Dans cette même lettre, Hester célébrait aussi Napoléon, « le seul homme capable de commander aux Arabes comme au monde, » dit-elle plus tard au comte de Marcellus. Et, son antipathie pour l’Angleterre ne faisant que croître et embellir, elle ne consulte jamais les agens consulaires britanniques, éloigne ses compatriotes par ses brusqueries, ou refuse de les recevoir.
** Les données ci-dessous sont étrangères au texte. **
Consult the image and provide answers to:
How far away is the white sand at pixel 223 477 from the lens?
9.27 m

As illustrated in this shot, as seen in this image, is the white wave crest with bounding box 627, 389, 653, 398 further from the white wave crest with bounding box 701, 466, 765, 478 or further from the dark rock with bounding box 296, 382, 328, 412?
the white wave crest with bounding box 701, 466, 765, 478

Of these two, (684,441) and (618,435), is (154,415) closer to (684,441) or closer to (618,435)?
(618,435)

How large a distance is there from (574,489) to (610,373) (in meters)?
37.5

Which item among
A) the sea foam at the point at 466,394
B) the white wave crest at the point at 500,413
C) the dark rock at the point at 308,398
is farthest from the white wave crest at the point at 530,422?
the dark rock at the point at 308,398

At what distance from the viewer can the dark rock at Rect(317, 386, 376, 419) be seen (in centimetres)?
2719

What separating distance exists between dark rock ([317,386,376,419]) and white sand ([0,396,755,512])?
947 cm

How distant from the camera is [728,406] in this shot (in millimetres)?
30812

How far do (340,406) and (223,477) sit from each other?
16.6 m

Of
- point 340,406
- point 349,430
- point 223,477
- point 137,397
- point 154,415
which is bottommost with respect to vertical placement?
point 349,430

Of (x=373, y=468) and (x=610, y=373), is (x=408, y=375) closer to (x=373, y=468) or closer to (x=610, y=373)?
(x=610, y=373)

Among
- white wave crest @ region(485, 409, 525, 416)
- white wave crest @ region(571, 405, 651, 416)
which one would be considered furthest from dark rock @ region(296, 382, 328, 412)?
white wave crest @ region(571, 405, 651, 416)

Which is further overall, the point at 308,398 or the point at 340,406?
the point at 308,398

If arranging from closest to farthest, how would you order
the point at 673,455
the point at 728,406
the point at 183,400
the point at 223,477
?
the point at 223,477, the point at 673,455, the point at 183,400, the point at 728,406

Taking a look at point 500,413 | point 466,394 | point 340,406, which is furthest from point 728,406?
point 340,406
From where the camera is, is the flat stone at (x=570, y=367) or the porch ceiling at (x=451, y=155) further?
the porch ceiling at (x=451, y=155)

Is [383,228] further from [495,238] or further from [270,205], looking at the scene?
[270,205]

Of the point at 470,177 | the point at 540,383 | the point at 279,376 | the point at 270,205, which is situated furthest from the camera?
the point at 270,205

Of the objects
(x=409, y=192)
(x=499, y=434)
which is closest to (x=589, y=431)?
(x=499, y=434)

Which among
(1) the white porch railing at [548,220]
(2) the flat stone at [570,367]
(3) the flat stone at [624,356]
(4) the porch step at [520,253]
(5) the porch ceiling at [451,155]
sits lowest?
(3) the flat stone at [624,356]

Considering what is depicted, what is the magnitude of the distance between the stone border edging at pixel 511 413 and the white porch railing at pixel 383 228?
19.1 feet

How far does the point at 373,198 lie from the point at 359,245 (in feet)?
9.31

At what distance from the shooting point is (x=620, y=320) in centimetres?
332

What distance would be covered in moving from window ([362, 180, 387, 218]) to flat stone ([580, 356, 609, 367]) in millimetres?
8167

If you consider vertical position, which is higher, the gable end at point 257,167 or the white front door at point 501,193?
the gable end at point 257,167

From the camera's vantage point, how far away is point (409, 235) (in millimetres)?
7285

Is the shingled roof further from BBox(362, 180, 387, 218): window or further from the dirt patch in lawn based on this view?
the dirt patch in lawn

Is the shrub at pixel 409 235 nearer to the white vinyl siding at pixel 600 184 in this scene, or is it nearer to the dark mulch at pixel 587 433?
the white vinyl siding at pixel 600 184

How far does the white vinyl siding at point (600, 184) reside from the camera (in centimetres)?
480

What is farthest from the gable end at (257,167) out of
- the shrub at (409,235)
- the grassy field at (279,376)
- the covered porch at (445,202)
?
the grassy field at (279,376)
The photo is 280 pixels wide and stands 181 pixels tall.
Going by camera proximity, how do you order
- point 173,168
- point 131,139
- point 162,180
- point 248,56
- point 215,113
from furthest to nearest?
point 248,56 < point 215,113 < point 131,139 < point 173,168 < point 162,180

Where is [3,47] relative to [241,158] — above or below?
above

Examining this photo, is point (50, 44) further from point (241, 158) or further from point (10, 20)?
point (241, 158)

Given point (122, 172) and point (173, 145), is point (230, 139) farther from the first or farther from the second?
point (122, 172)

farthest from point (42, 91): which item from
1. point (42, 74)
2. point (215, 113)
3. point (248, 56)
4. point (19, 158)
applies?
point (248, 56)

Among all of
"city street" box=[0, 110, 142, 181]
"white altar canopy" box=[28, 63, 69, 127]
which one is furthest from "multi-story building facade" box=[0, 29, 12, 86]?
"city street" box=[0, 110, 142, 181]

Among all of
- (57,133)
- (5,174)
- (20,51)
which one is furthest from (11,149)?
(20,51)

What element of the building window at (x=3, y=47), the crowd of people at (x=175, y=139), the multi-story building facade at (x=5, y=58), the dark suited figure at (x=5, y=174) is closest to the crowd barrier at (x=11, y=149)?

Il est vrai qu’ils se présentaient à elle en grand nombre, comme si elle avait été un monument historique, et que, sans parler de ses rancunes, elle n’avait pas toujours de quoi héberger les curieux, professionnels ou occasionnels de l’indiscrétion, qui plus tard ne se gênaient guère pour la bafouer dans leurs récits.

Henri Heine s’appelait : « un Prussien libéré. » Hester se crut à son tour libérée de sa patrie, lorsque, après de nouveaux griefs, réels ou imaginaires, contre le gouvernement anglais, vieillie, criblée de dettes, ruinée dans sa santé et sa fortune, mais toujours orgueilleuse, poussant l’hypertrophie du moi à ses dernières limites, aussi incapable de contenir son indignation que de respecter les bienséances européennes et l’étiquette, elle adressa cette lettre à la jeune reine Victoria :

« Djoun, 12 février 1838. — Votre Majesté me permettra de dire qu’il n’est pas de parti plus fâcheux et plus contraire au prestige de la royauté, que de donner des ordres sans en avoir examiné les conséquences, que de jeter sans raison l’opprobre sur un membre d’une famille qui n’a jamais cessé de servir avec fidélité son pays et la dynastie de Hanovre. Aucune explication ne m’ayant jamais été demandée sur la manière dont je me suis endettée, je crois inutile d’entrer à cette heure dans aucun détail à ce sujet. Je ne saurais tolérer que la pension qui m’a été accordée par votre royal grand-père soit arrêtée par la force : je déclare donc l’abandonner pour le paiement de mes dettes, en même temps que je renonce à la qualité de sujette anglaise, et m’affranchis de l’esclavage que cette qualité entraîne aujourd’hui. Et comme Votre Majesté, par ses ordres à ses agens consulaires, a rendu la chose publique, je ne saurais être blâmée de suivre son royal exemple. — Hester Lucy Stanhope. »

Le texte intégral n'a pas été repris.